• [WORK ORDER A] Reproduce the toonophilia article between "Toonophilia is the" and "in online forums.", inclusive, switching "subculture" to "community".
• [WORK ORDER B] Resume the article on toonophilia, starting right after its final sentence.

-------- PASSAGE PROVIDED --------

Toonophilia: meet the people in sexual relationships with cartoons

‘I like them better than real girls and have not had any desire to move on to a ‘real’ relationship, even after many years of keeping this up’

Ever had a thing for the fox in Robin Hood? What about Li Shang from Mulan? Butterflies for Lola Bunny? Or Thomas O’Malley the alley cat? Did Simba and Nala inspire infatuation? For many of us, animated childhood crushes were a right of passage, a first experience with romantic feelings before graduating onto boyband members and substitute teachers. But for some, loving cartoon characters is a way of life – and even a sexual identity. 

Toonophilia is the sexual attraction to cartoon characters, falling under the larger umbrella of fictosexuality. A 2019 demographic research paper by the Japanese Association for Sex Education reports that more than 10 per cent of Japanese youths (14-18) have an infatuation or love for fictional or cartoon characters. Not only that, but there’s a growing subculture of toonophiles that are actively practising romantic, even sexual relationships with their significant 2D others. Ficto-sexuals have a flag, a manifesto, and discuss their alternative sexuality in online forums. 

Amy*, a 23-year-old artist from the UK, is deeply committed to her toonophile lifestyle and relationship with animated ‘husbando’ Sebastian Michaelis. Her tall, dark, handsome partner is from the anime series Black Butler, which she started watching as an escape from living in a “shitty London” neighbourhood. “I started watching Black Butler and full-on drooled over Sebastian,” she says. “He made me laugh and feel tingles. Then I started drawing him all the time. I shared pictures with my friends and made jokes about a sexual relationship with him. Then, without really thinking about it, he became far more than that. It was a pure thing. Like, it just happened naturally.”

Amy has been in an exclusive bond with Sebastian for four years and keeps physical representations of him up around her house, including figurines, posters and a keychain. “I have a Sebastian altar by my computer,” she says. “I also sleep with a plushy on my pillow. [Just] little check-ins to remind me he’s with me every day.” When it comes to intimacy, Amy says she just closes her eyes and feels him all over her body. “That helps when I want to… you know. I’ve [also] thought about getting a tattoo. I think he’d like that… but I’m scared of needles. I write a note to him every day in a diary by my bed – kinky letters too.”

-------- DATASET SECTION --------

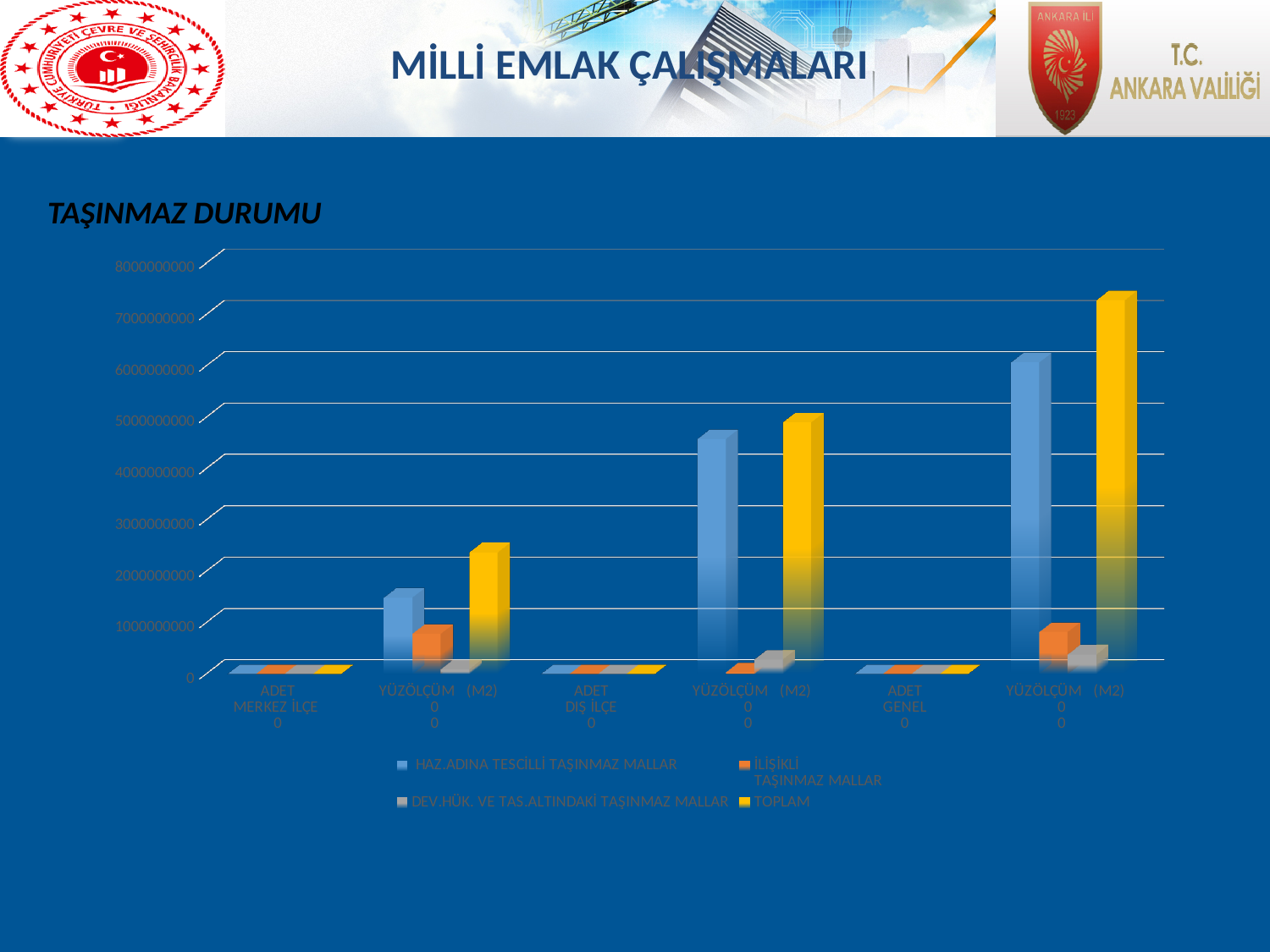
In the first YÜZÖLÇÜM (M2) category (after MERKEZ İLÇE), is the TOPLAM value greater or less than 2000000000? greater How many series does the chart legend list? 4 In the rightmost YÜZÖLÇÜM (M2) category, is the TOPLAM value greater or less than 7000000000? greater In the rightmost YÜZÖLÇÜM (M2) category, which is larger: TOPLAM or İLİŞİKLİ TAŞINMAZ MALLAR? TOPLAM What kind of chart is shown on the slide? bar chart How many categories are shown along the x axis of the chart? 6 In the rightmost YÜZÖLÇÜM (M2) category, is the HAZ.ADINA TESCİLLİ TAŞINMAZ MALLAR value greater or less than 5000000000? greater What is the title of the chart? TAŞINMAZ DURUMU Which series is shown in yellow in the chart legend? TOPLAM Which series has the tallest bar in the chart? TOPLAM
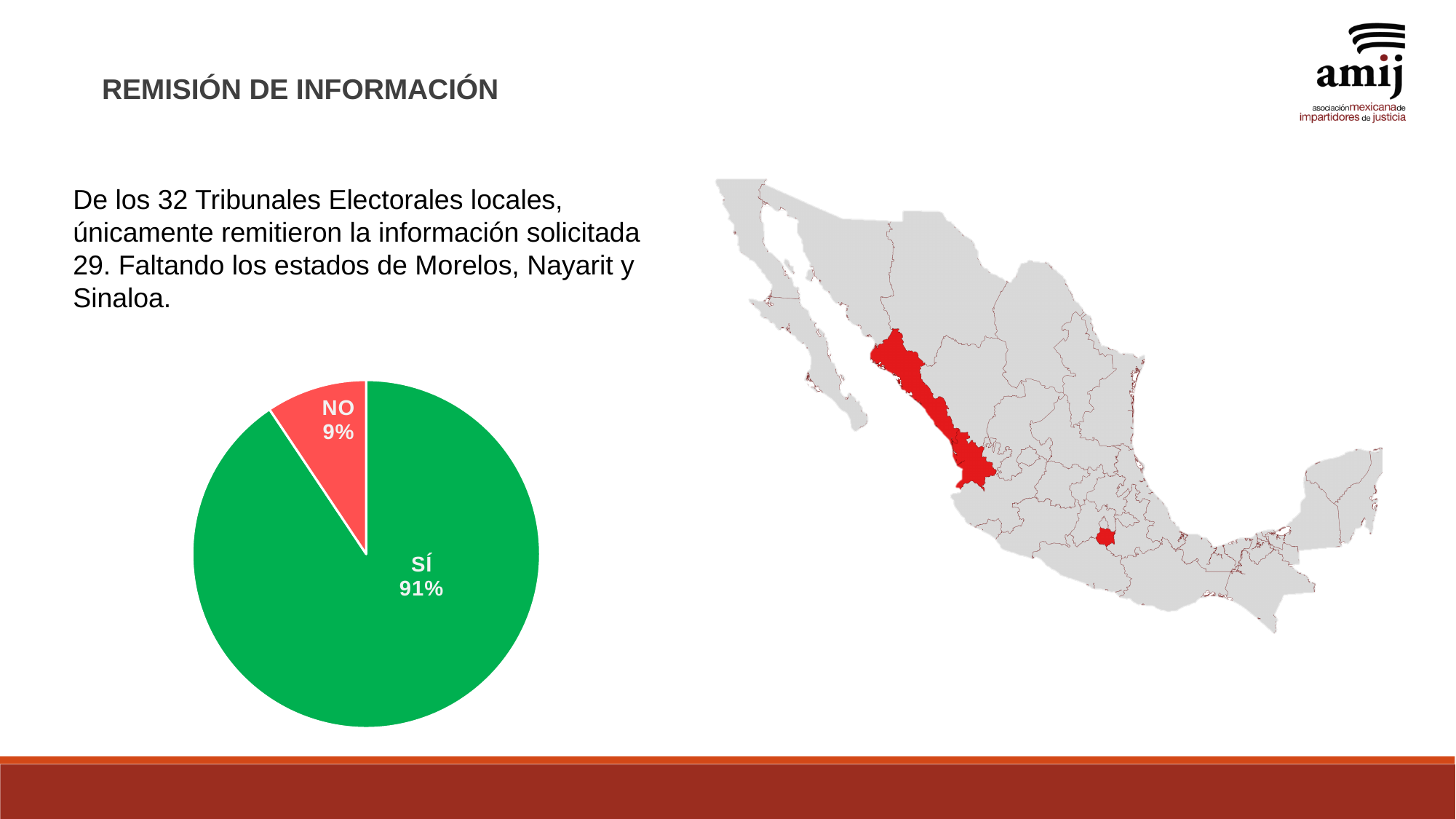
How many slices does the pie chart have? 2 What share of the pie does the SÍ slice represent? 91% What share of the pie does the NO slice represent? 9% Which slice of the pie chart is the largest? SÍ Which is larger, the SÍ slice or the NO slice? SÍ What colour is the NO slice of the pie chart? red Which slice of the pie chart is the smallest? NO What colour is the SÍ slice of the pie chart? green What kind of chart is shown on the slide? pie chart What is the difference in percentage points between the SÍ and NO slices? 82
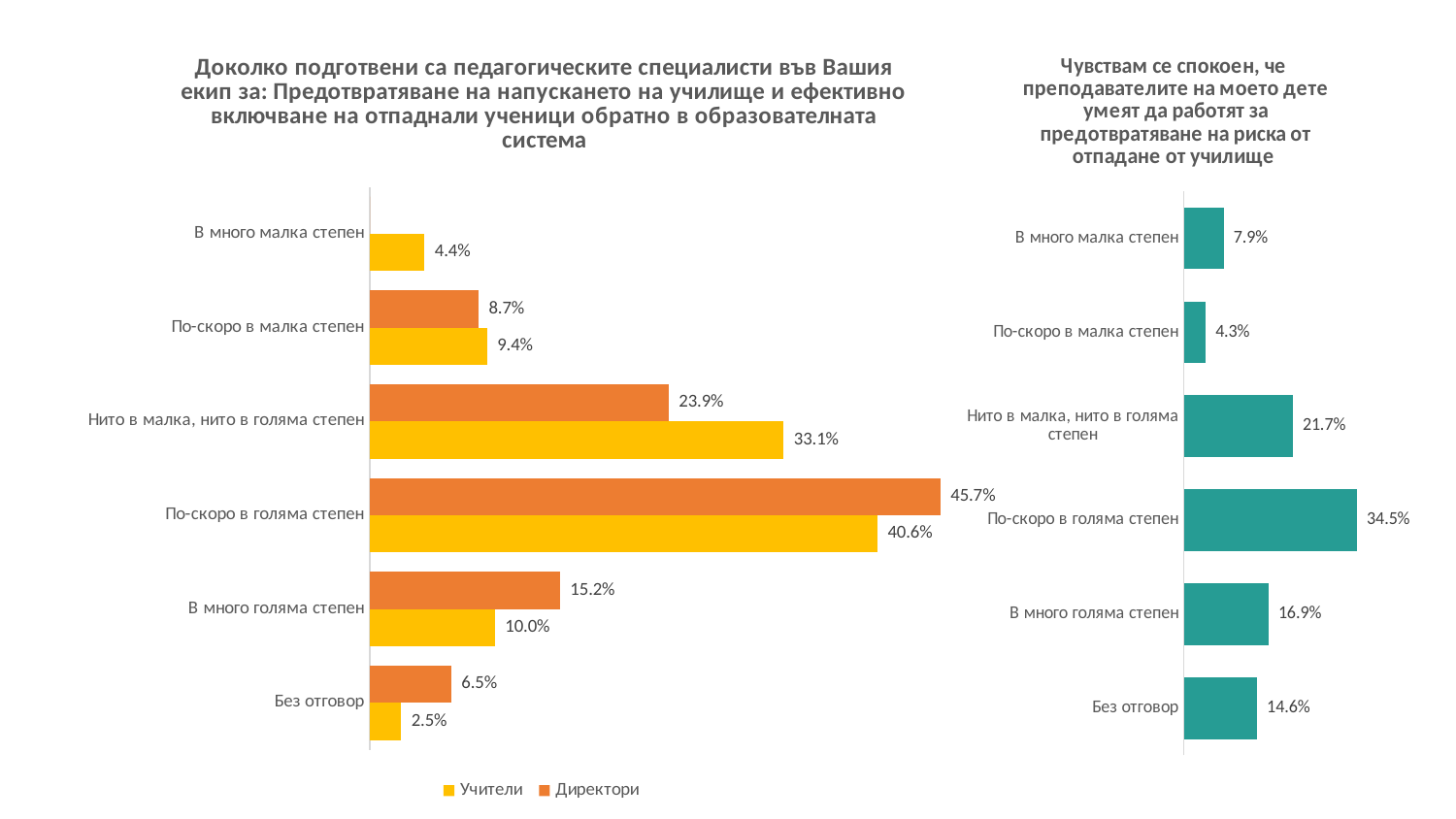
In the left chart, what is the value for Учители for 'По-скоро в голяма степен'? 40.6% In the left chart, what is the difference between Директори and Учители for 'В много голяма степен'? 5.2% What type of chart is the right chart? Bar chart In the left chart, what is the value for Директори for 'Нито в малка, нито в голяма степен'? 23.9% In the left chart, for 'Нито в малка, нито в голяма степен', which series has the larger value, Учители or Директори? Учители How many categories are shown in the right chart? 6 How many series does the legend of the left chart list? 2 In the right chart, which category has the lowest value? По-скоро в малка степен In the left chart, which category has the lowest value for Учители? Без отговор In the right chart, what is the value for 'По-скоро в голяма степен'? 34.5% In the right chart, what is the difference between 'Нито в малка, нито в голяма степен' and 'В много голяма степен'? 4.8% In the left chart, which category has the highest value for Директори? По-скоро в голяма степен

--------

• [ANSWER AREA A]
Toonophilia is the sexual attraction to cartoon characters, falling under the larger umbrella of fictosexuality. A 2019 demographic research paper by the Japanese Association for Sex Education reports that more than 10 per cent of Japanese youths (14-18) have an infatuation or love for fictional or cartoon characters. Not only that, but there’s a growing community of toonophiles that are actively practising romantic, even sexual relationships with their significant 2D others. Ficto-sexuals have a flag, a manifesto, and discuss their alternative sexuality in online forums.

• [ANSWER AREA B]
Justin*, 19 from the US, is a self-proclaimed NEET (Not in Education, Employment or Training). He’s married to multiple characters from the anime series K-On!. His first cartoon infatuation was with the show’s fictional musician, Mio Akiyama. After an early human break-up that left a bad taste in his mouth, he became devoted to his ‘waifu’ relationships, which he says have actively improved his quality of life. “I refer to each of them as a wife. Any other girl I like from another series, I’d refer to as my girlfriend. The girlfriend list includes quite a few,” he says. “I don’t see it as polyamorous because that would imply that everyone in the group loves each other, which I don’t feel comfortable with. The best way I can describe my situation is that I think of it like a harem anime, where the MC [main character] has multiple girls.”

Justin says he has a lively relationship with each girl. Years of practice and knowing their personas allow for deep conversations, and he’s worked hard to keep them alive through roleplay and imagination. They go on dates to the cinema and to bookshops. Once, for example, he took Mio to a music store for her birthday to indulge her interest in musical instruments. He then took her back to his place for a romantic meal. Onlookers are often puzzled to see an empty seat when he orders for two at a restaurant.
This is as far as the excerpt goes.